### [INSTRUCTIONS TO FOLLOW]
For the entries below, report the number of lines containing "United", without any other content.

### [EXERCISE INPUTS]
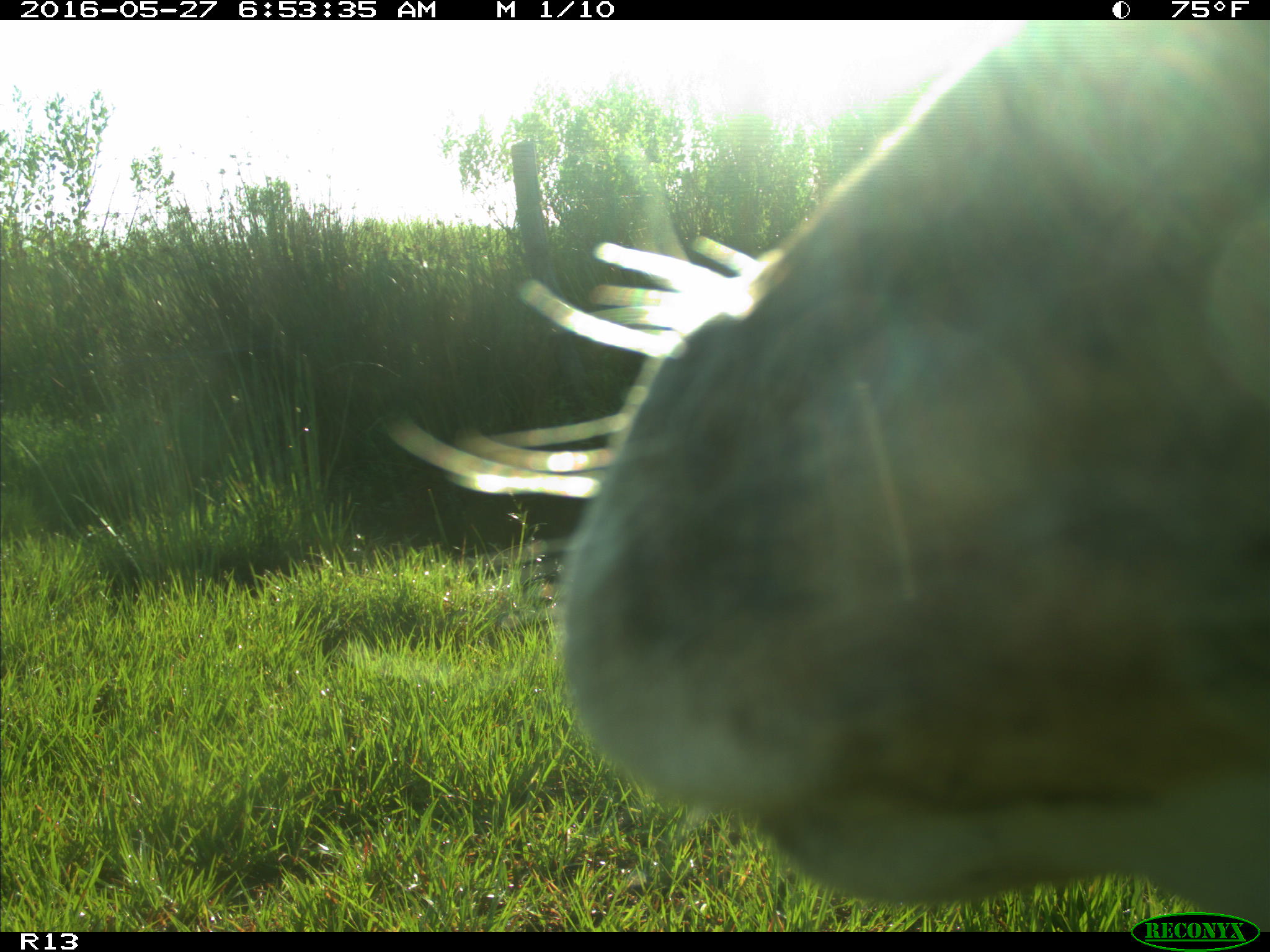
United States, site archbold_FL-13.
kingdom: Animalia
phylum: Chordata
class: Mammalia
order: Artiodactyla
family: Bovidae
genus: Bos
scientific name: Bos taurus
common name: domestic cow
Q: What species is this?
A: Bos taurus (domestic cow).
==
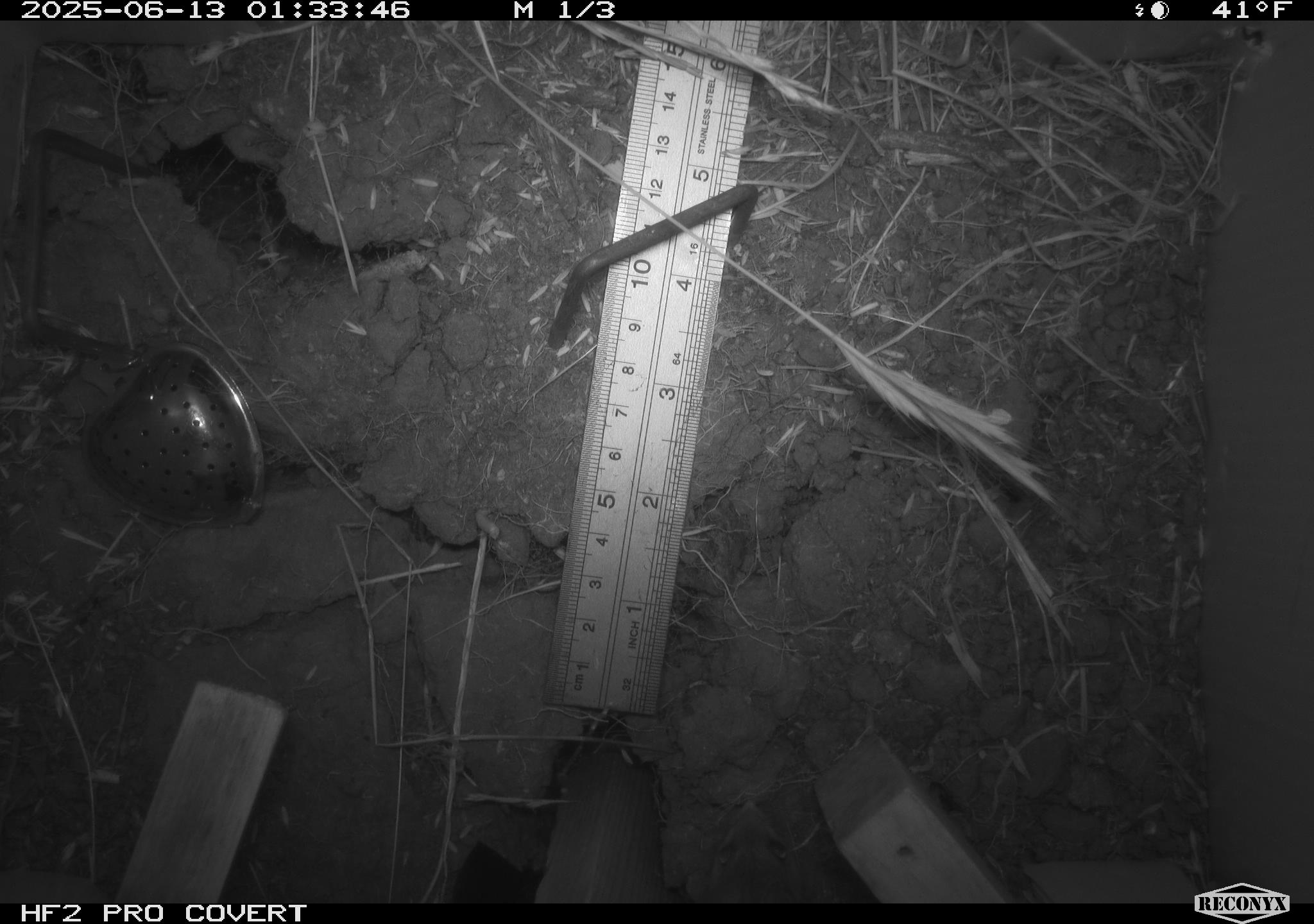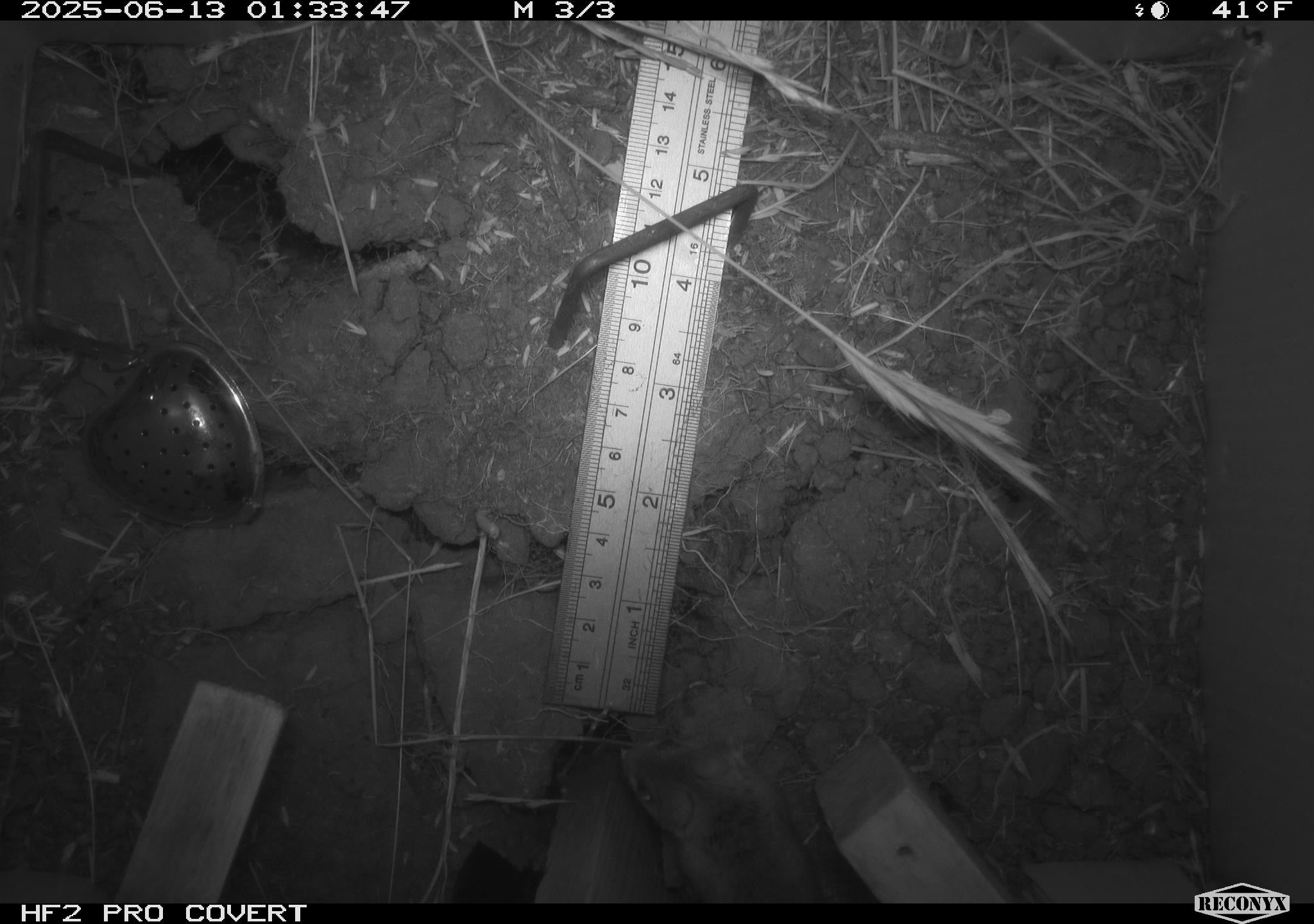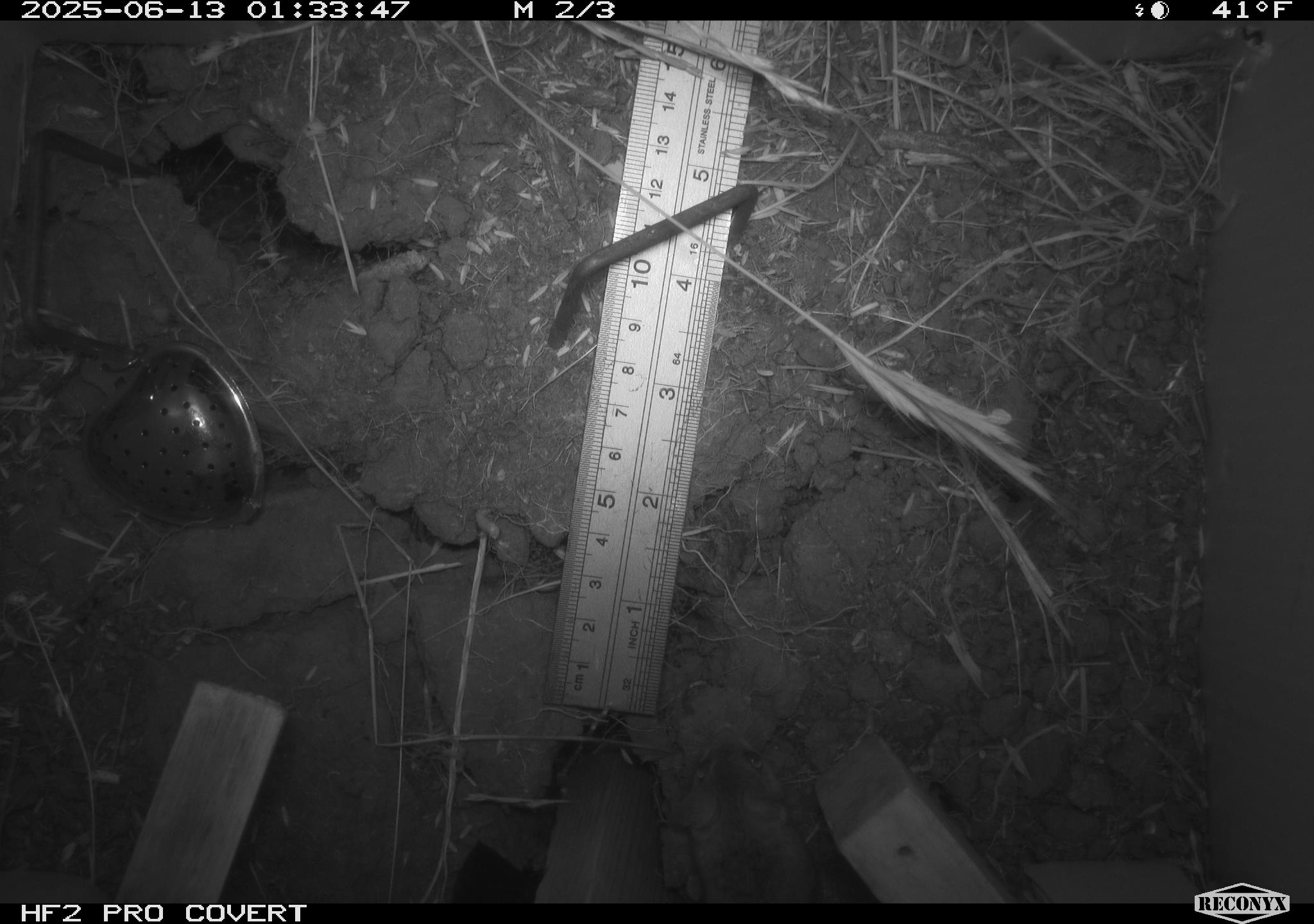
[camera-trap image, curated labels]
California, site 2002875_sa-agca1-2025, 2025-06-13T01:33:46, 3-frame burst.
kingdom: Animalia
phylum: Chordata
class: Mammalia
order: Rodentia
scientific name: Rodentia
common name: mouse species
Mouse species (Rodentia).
* * *
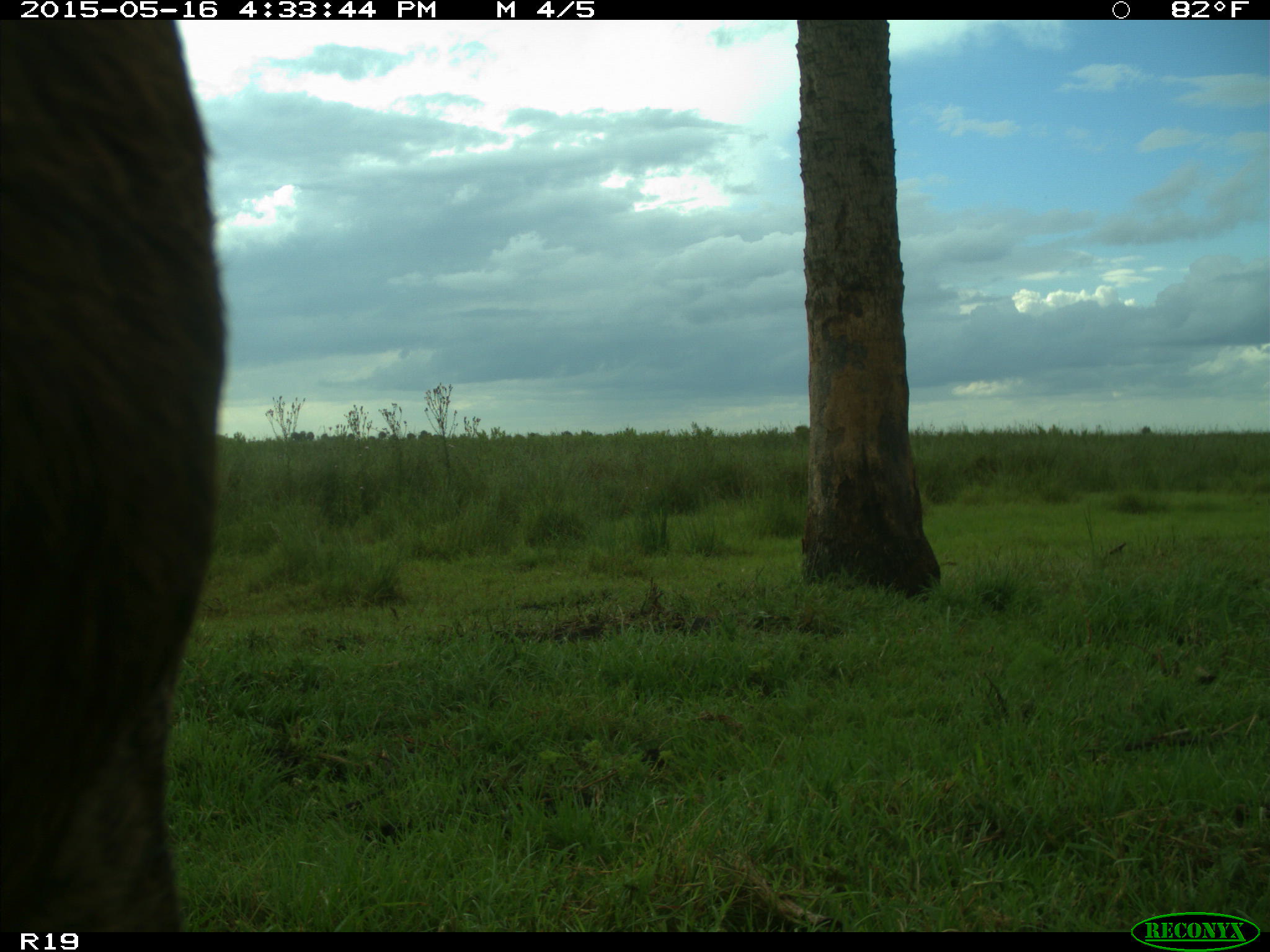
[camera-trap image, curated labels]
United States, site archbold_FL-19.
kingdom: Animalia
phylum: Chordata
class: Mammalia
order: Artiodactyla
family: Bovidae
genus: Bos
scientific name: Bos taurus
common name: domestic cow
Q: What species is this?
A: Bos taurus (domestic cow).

### [RESPONSE AREA]
2